=== Entries supplied ===

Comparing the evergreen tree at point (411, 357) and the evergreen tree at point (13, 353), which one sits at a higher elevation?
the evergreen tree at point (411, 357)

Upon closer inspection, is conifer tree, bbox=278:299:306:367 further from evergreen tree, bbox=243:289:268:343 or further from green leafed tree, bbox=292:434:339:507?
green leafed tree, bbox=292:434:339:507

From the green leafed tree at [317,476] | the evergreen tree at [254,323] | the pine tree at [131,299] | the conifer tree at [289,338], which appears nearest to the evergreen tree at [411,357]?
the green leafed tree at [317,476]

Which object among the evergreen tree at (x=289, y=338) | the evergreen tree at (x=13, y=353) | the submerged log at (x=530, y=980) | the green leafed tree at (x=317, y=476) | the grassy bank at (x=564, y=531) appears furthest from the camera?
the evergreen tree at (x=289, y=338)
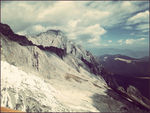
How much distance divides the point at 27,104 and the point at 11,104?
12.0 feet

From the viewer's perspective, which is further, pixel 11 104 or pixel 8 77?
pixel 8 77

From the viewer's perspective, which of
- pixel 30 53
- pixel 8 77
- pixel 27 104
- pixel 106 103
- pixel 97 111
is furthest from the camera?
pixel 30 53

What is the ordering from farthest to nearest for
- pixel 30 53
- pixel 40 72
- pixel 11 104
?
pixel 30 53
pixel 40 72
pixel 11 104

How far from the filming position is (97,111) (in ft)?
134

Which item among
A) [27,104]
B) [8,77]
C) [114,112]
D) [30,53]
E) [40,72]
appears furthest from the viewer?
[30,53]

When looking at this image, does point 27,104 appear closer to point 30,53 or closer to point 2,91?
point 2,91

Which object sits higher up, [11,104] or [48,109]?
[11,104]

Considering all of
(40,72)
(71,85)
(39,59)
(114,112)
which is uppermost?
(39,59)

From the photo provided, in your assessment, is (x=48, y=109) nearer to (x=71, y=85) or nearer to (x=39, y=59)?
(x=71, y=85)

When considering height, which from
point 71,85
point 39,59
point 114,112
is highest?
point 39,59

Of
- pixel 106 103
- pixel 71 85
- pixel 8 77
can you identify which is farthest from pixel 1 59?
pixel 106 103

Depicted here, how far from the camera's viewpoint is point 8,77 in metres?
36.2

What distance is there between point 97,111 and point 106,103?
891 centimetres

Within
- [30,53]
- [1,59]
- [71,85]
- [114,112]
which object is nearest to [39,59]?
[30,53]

===
=== Entries supplied ===

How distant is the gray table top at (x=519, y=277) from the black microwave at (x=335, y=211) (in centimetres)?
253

===

■ **Exercise description**
Show every line of the rows above that contains the word "appears". Uppercase and lowercase letters count as different.

■ **Response to this task**
From the green leafed tree at [317,476] | the evergreen tree at [254,323] | the pine tree at [131,299] | the conifer tree at [289,338], which appears nearest to the evergreen tree at [411,357]?
Which object among the evergreen tree at (x=289, y=338) | the evergreen tree at (x=13, y=353) | the submerged log at (x=530, y=980) | the green leafed tree at (x=317, y=476) | the grassy bank at (x=564, y=531) appears furthest from the camera?
appears furthest from the viewer?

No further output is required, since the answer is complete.